The New York Times has a two-page article
that is one of its 5 most read today, and it's much ado about nothing at all. They're complaining that after Clinton released millions of pages of formerly classified documents to the National Archives in 1995, national security agencies asked for some of them to be reclassified because they were still too sensitive. This withdrawal effort began under Clinton,
in 1999, when the economy was still in its heyday and one could reasonably expect Al Gore to be the next President. The NYT complains that the effort has "accelerated" under Bush, and that therefore, the Bush administration is being unreasonably paranoid and secretive. A look at the numbers dispels this notion.
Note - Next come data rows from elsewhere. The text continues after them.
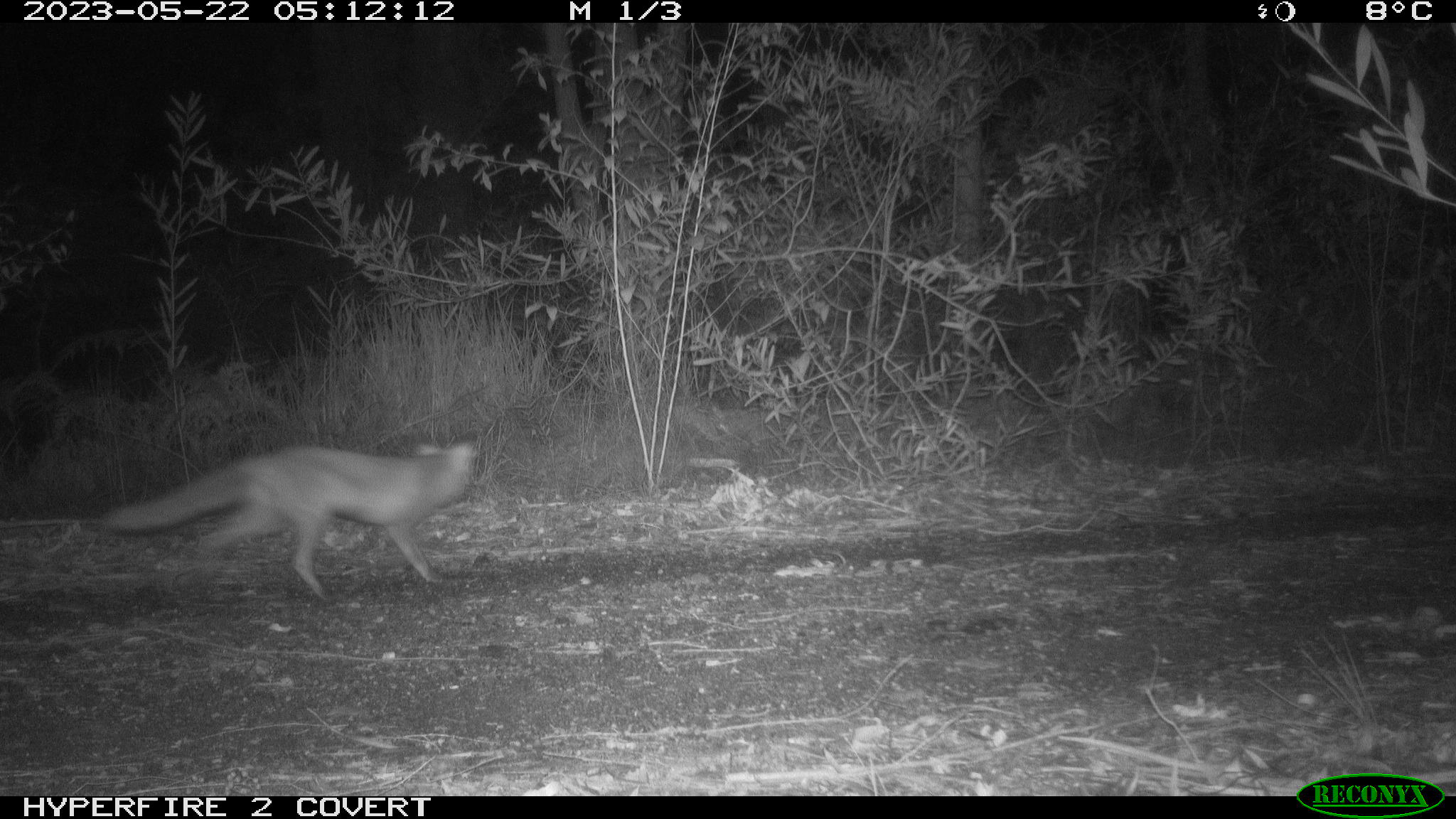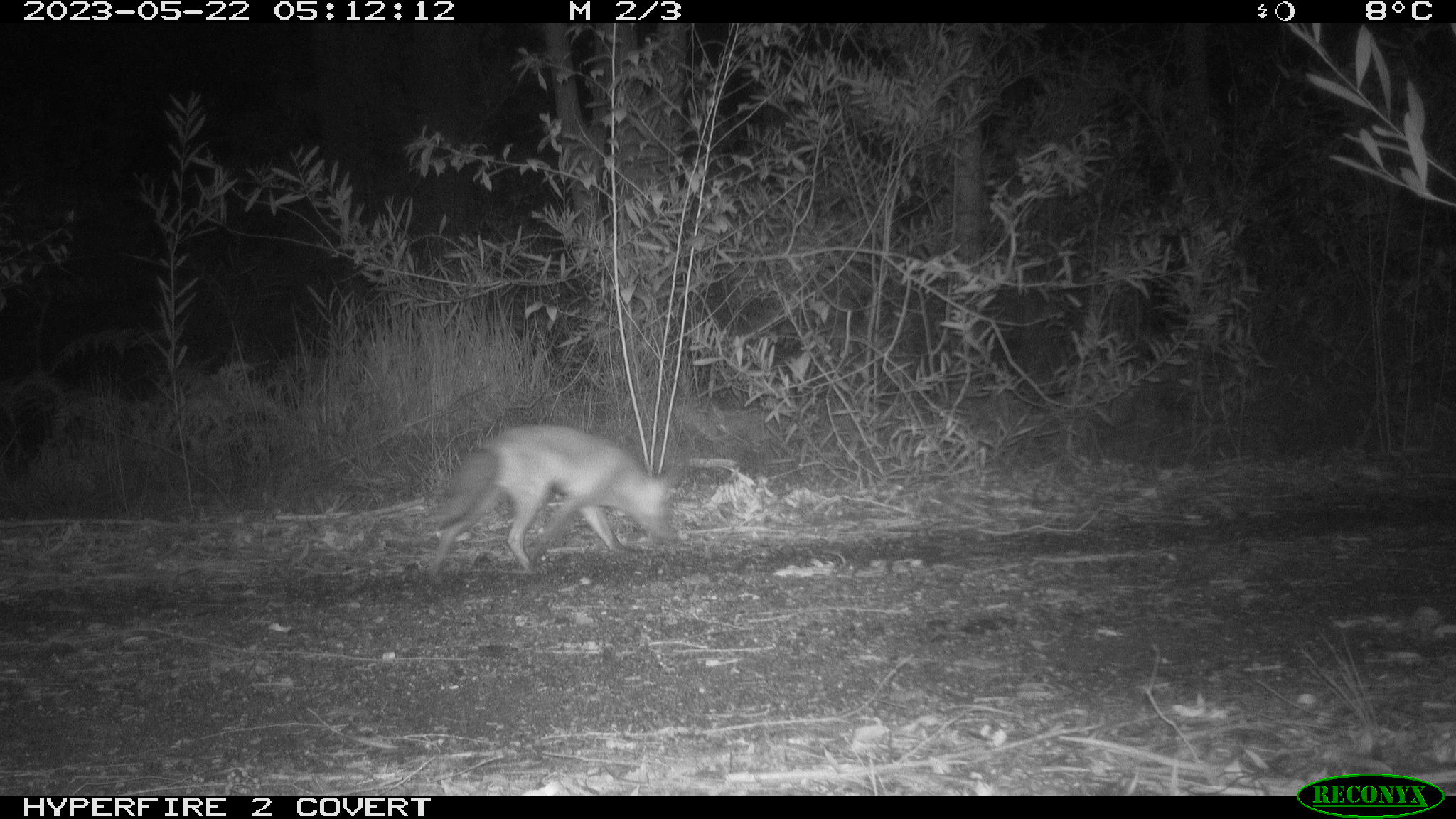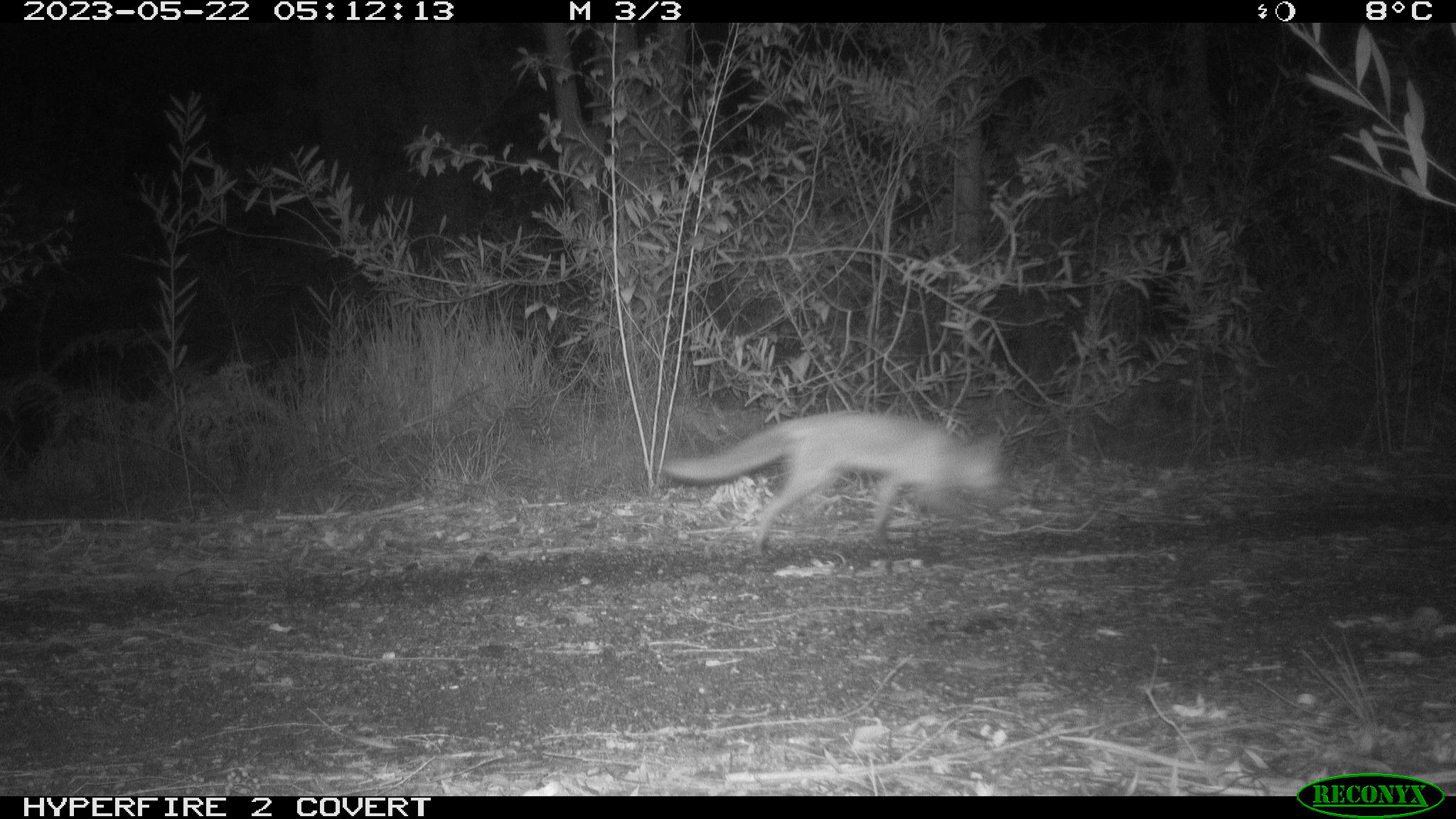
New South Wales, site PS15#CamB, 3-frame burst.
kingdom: Animalia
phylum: Chordata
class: Mammalia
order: Carnivora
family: Canidae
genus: Vulpes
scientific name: Vulpes vulpes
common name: red fox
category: fox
Fox (red fox) (Vulpes vulpes).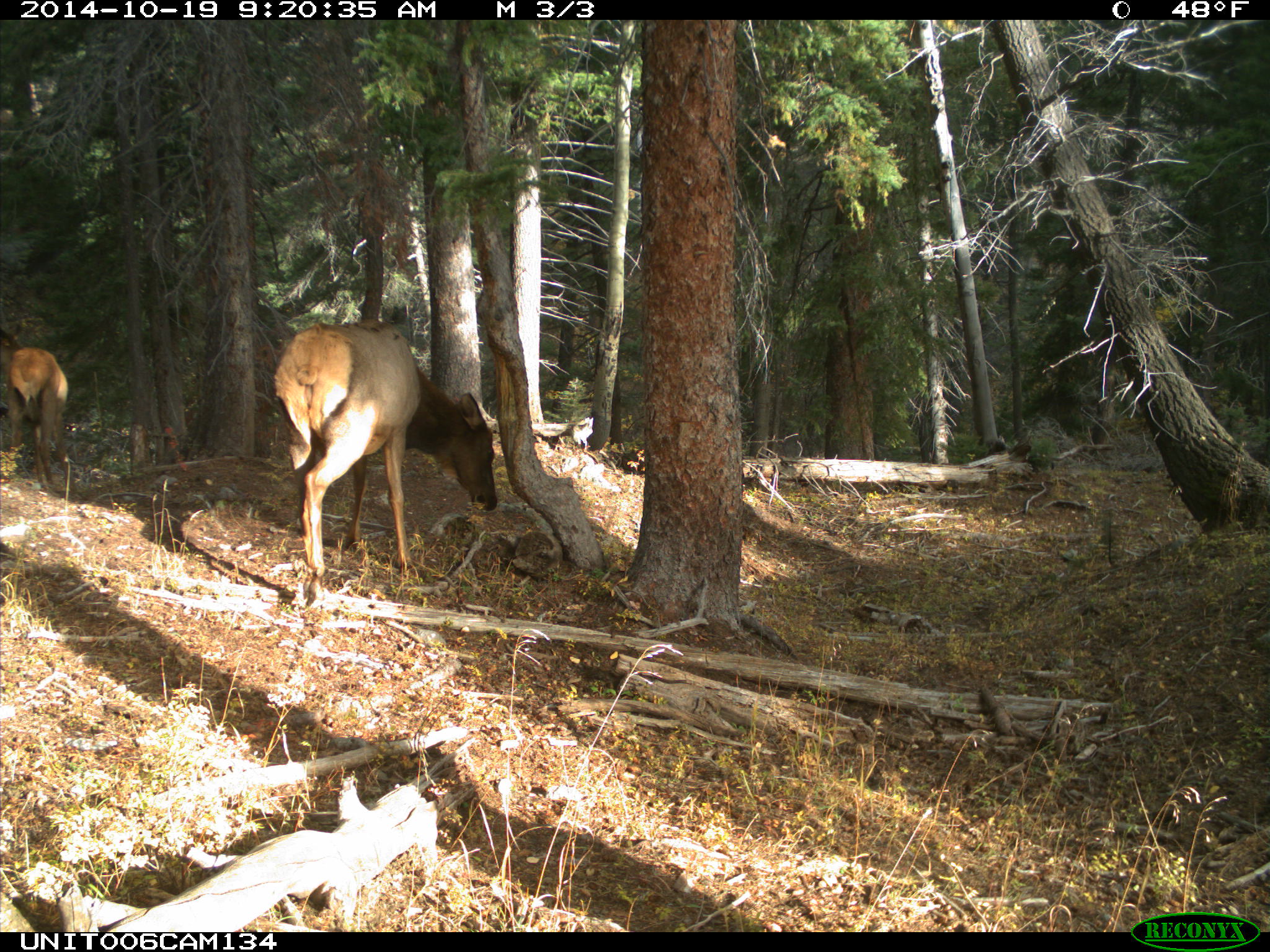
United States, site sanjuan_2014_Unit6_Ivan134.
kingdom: Animalia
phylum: Chordata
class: Mammalia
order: Artiodactyla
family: Cervidae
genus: Cervus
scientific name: Cervus elaphus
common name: red deer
The CIA is only one of the several agencies that release documents to the National Archive. It has released 26 million pages since 1998 alone.
55,000 pages in 9,500 documents have been reclassified since 1999. 1,500 under Clinton, and 8,000 under Bush. That's about 1,600 a year under Bush. Considering the relatively tiny numbers we're looking at here, it is ridiculous for the NYT to try to paint this as some dramatic "acceleration" in government secrecy. The best part is how they interview self-interested historians, who want documents to, you know, write histories
about, while not asking any of the officials involved why they're reclassifying sensitive documents released by Clinton. Yes, let's only ask those who have a vested interest in declassification!
Such transparent one-sidedness!
Throw in a few seemingly-ludicrous, chewy anecdotes of harmless documents that were reclassified, and you have the mental image of an out-of-control, sinister, paranoid presidency that the New York Times is so eager to paint for you. Never mind the numbers, it's the feelings that count.